- [DIRECTIONS FOR THIS TASK] A verbatim copy of the lines starting at the one with "kingdom: Animalia" and ending at the last line below is required; include nothing else.
THE DATA START
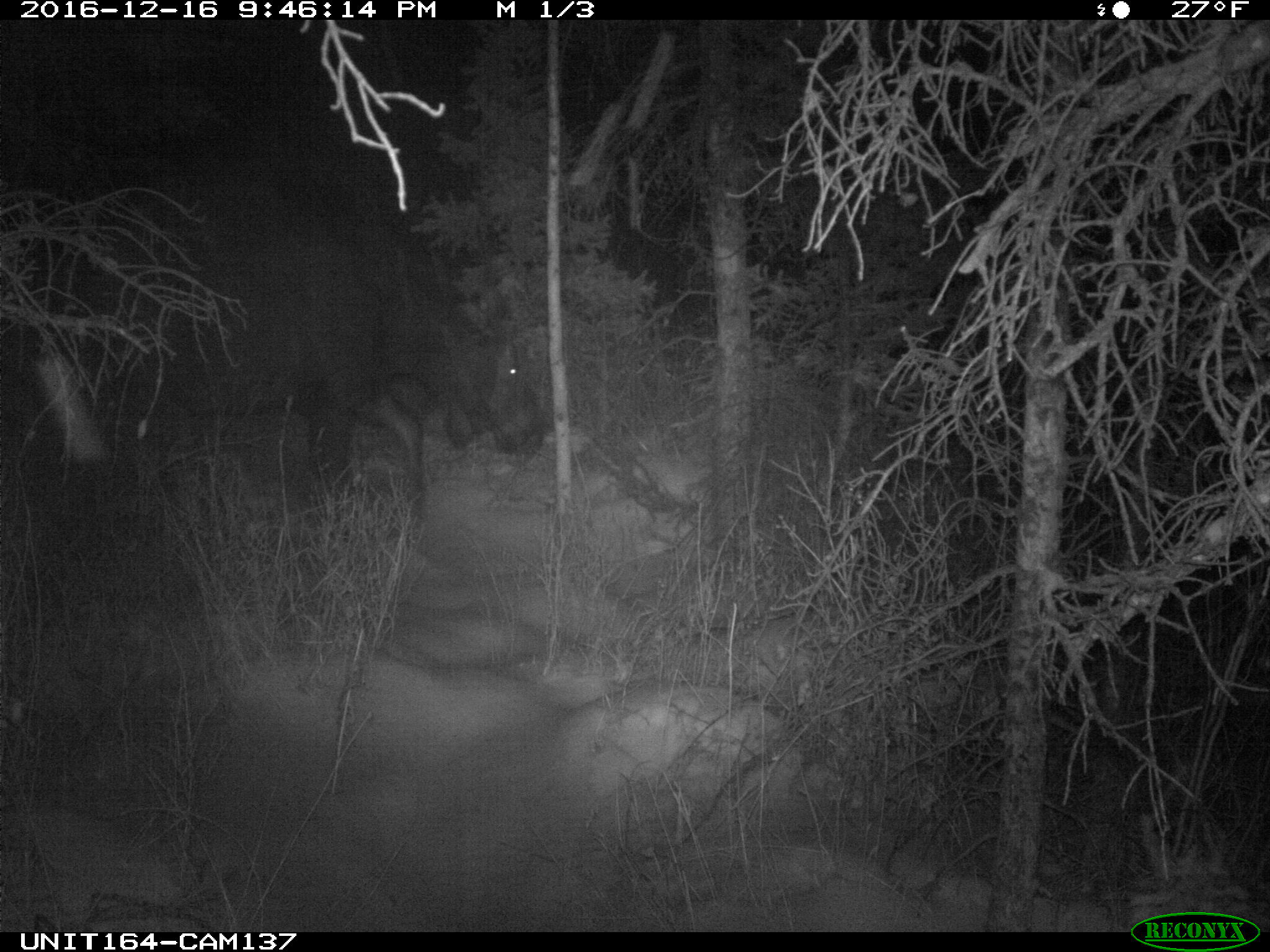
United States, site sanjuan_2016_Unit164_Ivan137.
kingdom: Animalia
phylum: Chordata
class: Mammalia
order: Artiodactyla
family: Cervidae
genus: Alces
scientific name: Alces alces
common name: moose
THE DATA END
- [OUTPUT OF THE TASK]
kingdom: Animalia
phylum: Chordata
class: Mammalia
order: Artiodactyla
family: Cervidae
genus: Alces
scientific name: Alces alces
common name: moose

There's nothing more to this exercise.